Neither, I’m sure, did Angie, a friend from my high school days.
For the past several years, her mother’s declining health was a major concern for Angie, her only child. That she lived in another state didn’t stop Angie from making the four-hour drive one way every two weeks to visit her mother and tend to her needs. When it became obvious her mother required full-time care, Angie wasn’t satisfied until she found a personal care home that met her standards.
The cost was a whopping $6,000 a month. Angie, who’d already retired, returned to work to pay the bill. When that wasn’t enough, she sold her jewelry.
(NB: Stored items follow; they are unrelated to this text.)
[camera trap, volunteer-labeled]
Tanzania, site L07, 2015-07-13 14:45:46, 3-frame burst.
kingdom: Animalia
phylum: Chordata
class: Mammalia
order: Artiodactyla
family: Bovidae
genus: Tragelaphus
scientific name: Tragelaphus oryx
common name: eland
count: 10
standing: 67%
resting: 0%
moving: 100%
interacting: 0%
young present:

It makes me stop and think: What are my true treasures? People or possessions?
The obvious answer is easy. But living that answer isn’t.
When I was nine, my father was laid off from his job at the local steel mill. The following years were tough, with my parents struggling to provide for a family of five, and me wrestling with my self-esteem.
Imagine going through your teen years with your mother placing a roll of toilet paper where the box of facial tissues used to be. Everyone else had wall-to-wall carpeting. We had bare wood floors. Everyone else had paneled walls and aluminum siding. We had walls waiting to be plastered (my parents’ remodeling project got put on hold when my father lost his job) and old-fashioned clapboard siding. Other girls had hair dryers. I washed my hair, wrapped it around rollers, and lay in front of the heat register. Everyone else had a gas furnace. We still burned coal.
I didn’t invite too many friends to my house in those days. I felt too poor. It was a feeling I never quite overcame. Even though I knew better.
I still struggle with that "poor" feeling, although I know that “a person’s life doesn’t consist of the abundance of his possessions” (Luke 12:15). That when I do something kind for another, it’s like I’m doing it for Jesus Himself (Matthew 25:40). That chasing after wealth is like chasing after the wind – “meaningless,” said Solomon.
“Whoever loves money never has money enough; whoever loves wealth is never satisfied with his income,” he wrote (Ecclesiastes 5:10).
Ah, that’s the key – love. I need daily to remind myself that people, not possessions, give my life meaning.
Help me, Lord, not to be so possessive about my possessions. Remind me to use things and love people. Amen.